## YOUR GOAL:
In the hybrids editorial, what two things can biomaterials provide to encourage cell recruitment, attachment, growth, and differentiation?

## EXERCISE PASSAGE:
————————
Editorial: Hybrids Part A: Hybrids for Tissue Regeneration

  • 1Institute of Biomaterials, University of Erlangen-Nuremberg, Erlangen, Germany
  • 2Departamento de Química en Ciencias Farmacéuticas, Instituto de Investigación Sanitaria Hospital 12 de Octubre, Universidad Complutense de Madrid, Madrid, Spain
  • 3CIBER-BBN, Madrid, Spain
  • 4Laboratoire de Physique de Clermont, Université Clermont Auvergne, Clermont-Ferrand, France

Editorial on the Research Topic
Hybrids Part A: Hybrids for Tissue Regeneration

Numerous tissue engineering and regenerative medicine strategies have been applied in the past two decades to regenerate and reconstruct injured or diseased tissues. Many promising tissue regeneration strategies involve biomaterials (e.g., tissue engineering scaffolds, injectable formulations) (Gaharwar et al., 2020). Biomaterials can provide mechanical support and biochemical signals to encourage cell recruitment, attachment, growth, and differentiation and consequently guide tissue regeneration. Numerous organic (e.g., natural or synthetic polymers) or inorganic (e.g., bioceramics, bioactive glasses) materials have been successfully applied in various tissue regeneration scenarios (Gaharwar et al., 2020; Koons et al., 2020). Hybrids, commonly defined as consisting of components intimately mixed at the nanometer or molecular level—meaning that at least one of the components is circumscribed to areas ranging from several angstroms to a few hundred nanometers (Sanchez and Soler-Illia, 2006). Hybrids can be obtained by the homogeneous dispersion of nanoparticles inside a matrix or preferably by the entanglements or interpenetration of at least two different networks at the nanoscale—usually an organic one and an inorganic one. Since the nano dimension of the inorganic units and/or organic building blocks leads to more homogeneous materials and possible synergistic effects, hybrids exhibit unique physical, chemical, mechanical, and biological properties compared to their constituting phases. Hybrids have recently emerged as advanced biomaterials and are attracting increasing attention in tissue regeneration applications (Granel et al., 2019; Zhou et al., 2021).
————————
## RECORDS SUPPLIED:

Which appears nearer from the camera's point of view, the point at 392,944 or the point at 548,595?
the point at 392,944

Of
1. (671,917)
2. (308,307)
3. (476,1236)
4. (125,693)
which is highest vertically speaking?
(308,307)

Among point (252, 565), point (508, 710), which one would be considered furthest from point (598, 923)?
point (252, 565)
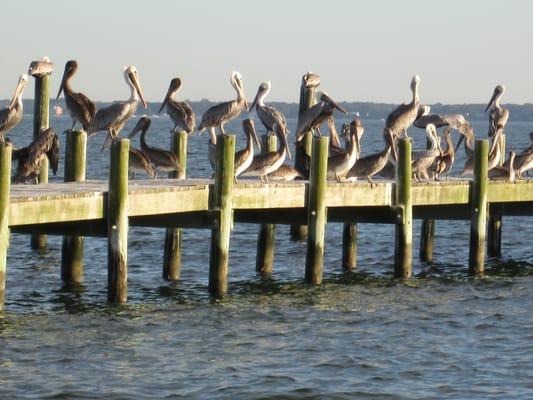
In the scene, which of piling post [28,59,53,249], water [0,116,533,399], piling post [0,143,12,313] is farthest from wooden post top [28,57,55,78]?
piling post [0,143,12,313]

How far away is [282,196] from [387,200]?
2.14m

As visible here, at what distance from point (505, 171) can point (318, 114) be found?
3.57 meters

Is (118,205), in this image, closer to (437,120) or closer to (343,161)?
(343,161)

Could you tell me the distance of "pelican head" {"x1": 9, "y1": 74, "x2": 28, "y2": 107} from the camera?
————————
## TASK SOLUTION:
Mechanical support and biochemical signals.